> **DATASET CONTENT**
┄┄┄┄┄┄┄┄┄┄┄┄┄┄┄┄┄┄┄┄

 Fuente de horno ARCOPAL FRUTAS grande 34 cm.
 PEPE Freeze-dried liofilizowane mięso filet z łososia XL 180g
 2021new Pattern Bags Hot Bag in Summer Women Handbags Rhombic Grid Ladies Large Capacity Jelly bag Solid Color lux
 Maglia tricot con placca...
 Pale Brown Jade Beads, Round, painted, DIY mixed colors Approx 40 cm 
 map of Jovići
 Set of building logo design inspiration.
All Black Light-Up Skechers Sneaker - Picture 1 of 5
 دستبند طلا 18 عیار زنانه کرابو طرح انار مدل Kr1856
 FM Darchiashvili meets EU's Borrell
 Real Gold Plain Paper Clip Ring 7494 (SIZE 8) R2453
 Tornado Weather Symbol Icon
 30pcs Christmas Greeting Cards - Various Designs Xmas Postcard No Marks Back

┄┄┄┄┄┄┄┄┄┄┄┄┄┄┄┄┄┄┄┄

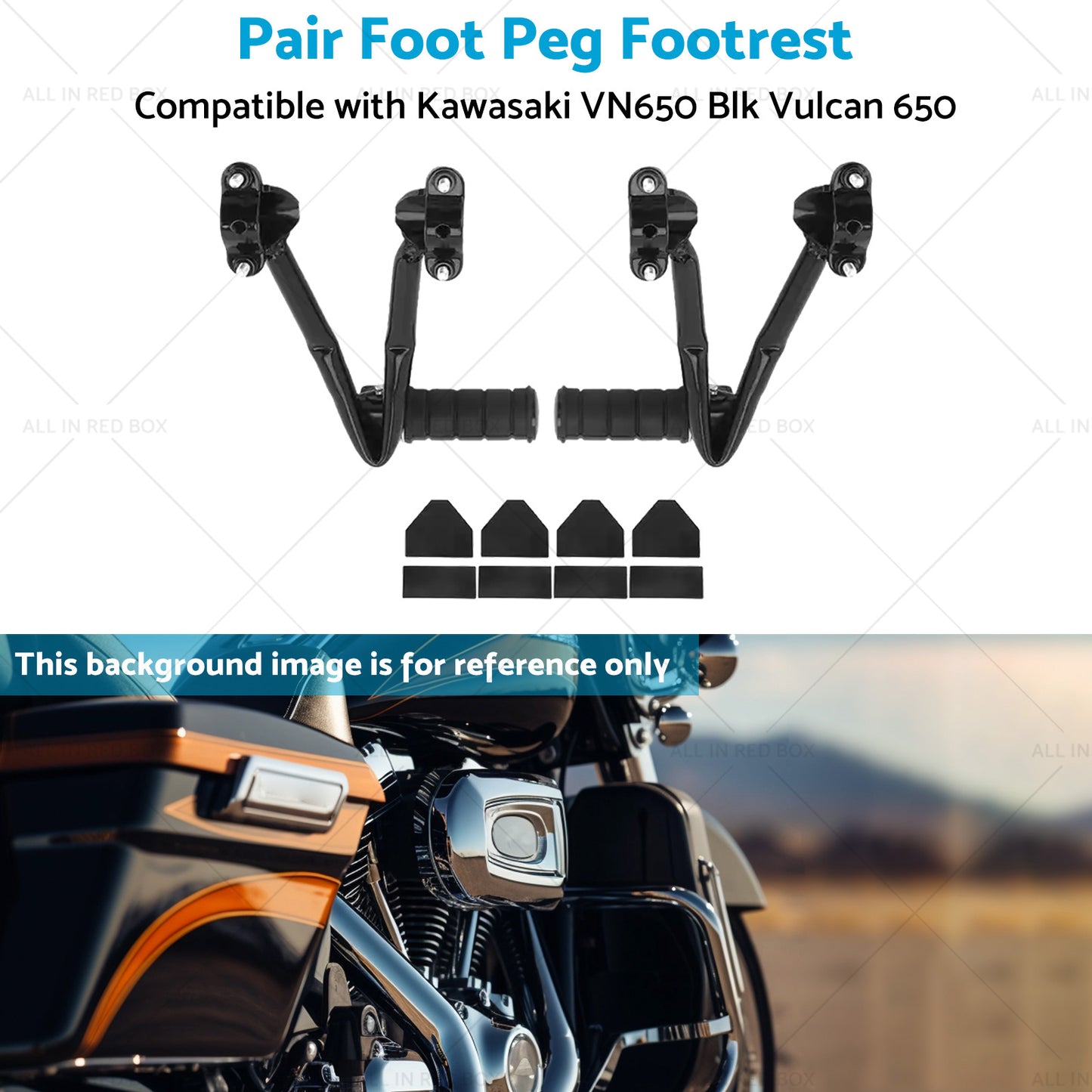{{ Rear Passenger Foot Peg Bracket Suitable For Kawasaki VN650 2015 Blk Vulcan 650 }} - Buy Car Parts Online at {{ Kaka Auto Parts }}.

┄┄┄┄┄┄┄┄┄┄┄┄┄┄┄┄┄┄┄┄

> **YOUR ASSIGNMENT**
Nothing should appear in the answer except the lines above from the line with "Fuente de horno ARCOPAL FRUTAS grande 34 cm." through the line with "30pcs Christmas Greeting", both included, written out exactly.

> **REPLY**
 Fuente de horno ARCOPAL FRUTAS grande 34 cm.
 PEPE Freeze-dried liofilizowane mięso filet z łososia XL 180g
 2021new Pattern Bags Hot Bag in Summer Women Handbags Rhombic Grid Ladies Large Capacity Jelly bag Solid Color lux
 Maglia tricot con placca...
 Pale Brown Jade Beads, Round, painted, DIY mixed colors Approx 40 cm 
 map of Jovići
 Set of building logo design inspiration.
All Black Light-Up Skechers Sneaker - Picture 1 of 5
 دستبند طلا 18 عیار زنانه کرابو طرح انار مدل Kr1856
 FM Darchiashvili meets EU's Borrell
 Real Gold Plain Paper Clip Ring 7494 (SIZE 8) R2453
 Tornado Weather Symbol Icon
 30pcs Christmas Greeting Cards - Various Designs Xmas Postcard No Marks Back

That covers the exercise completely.